» ENTRIES SUPPLIED:

☆ ☆ ☆

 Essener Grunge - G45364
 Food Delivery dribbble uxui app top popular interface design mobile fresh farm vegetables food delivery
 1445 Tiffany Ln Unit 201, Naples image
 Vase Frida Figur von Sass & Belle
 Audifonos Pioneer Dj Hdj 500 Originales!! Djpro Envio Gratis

☆ ☆ ☆

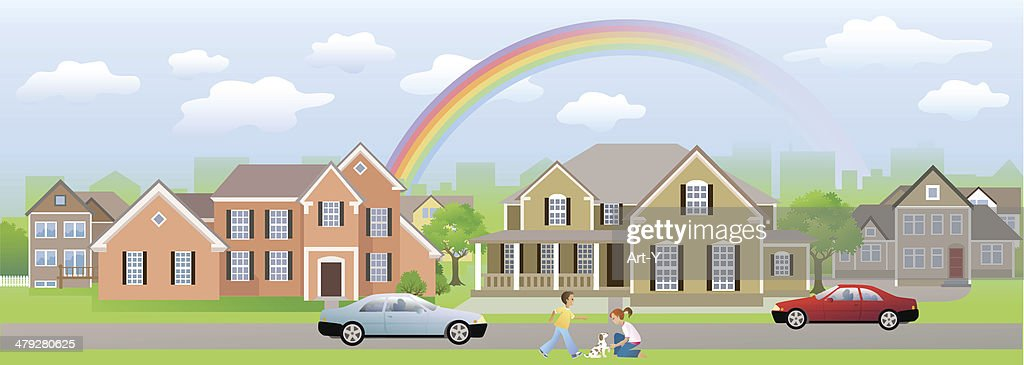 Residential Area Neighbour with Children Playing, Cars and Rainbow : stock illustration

☆ ☆ ☆

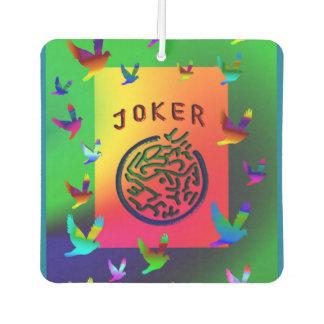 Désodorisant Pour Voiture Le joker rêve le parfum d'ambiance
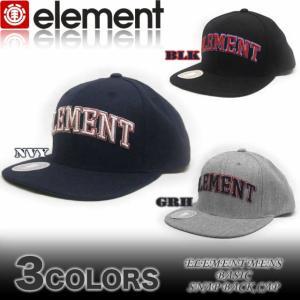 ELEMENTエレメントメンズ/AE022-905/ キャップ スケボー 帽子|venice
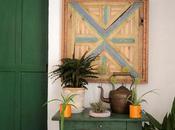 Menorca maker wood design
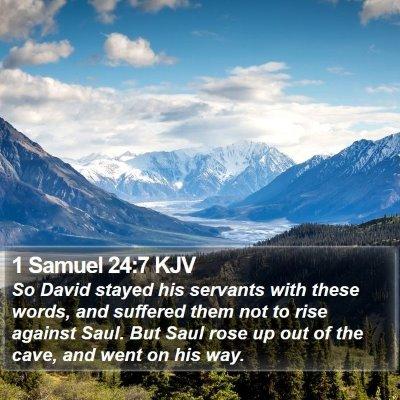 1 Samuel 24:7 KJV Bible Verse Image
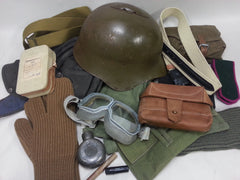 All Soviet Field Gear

☆ ☆ ☆

Your reply is to repeat, unchanged, the lines above running from the one with "Essener Grunge - G45364" up to and including the one with "Audifonos Pioneer Dj".

» FINISHED EXERCISE:
 Essener Grunge - G45364
 Food Delivery dribbble uxui app top popular interface design mobile fresh farm vegetables food delivery
 1445 Tiffany Ln Unit 201, Naples image
 Vase Frida Figur von Sass & Belle
 Audifonos Pioneer Dj Hdj 500 Originales!! Djpro Envio Gratis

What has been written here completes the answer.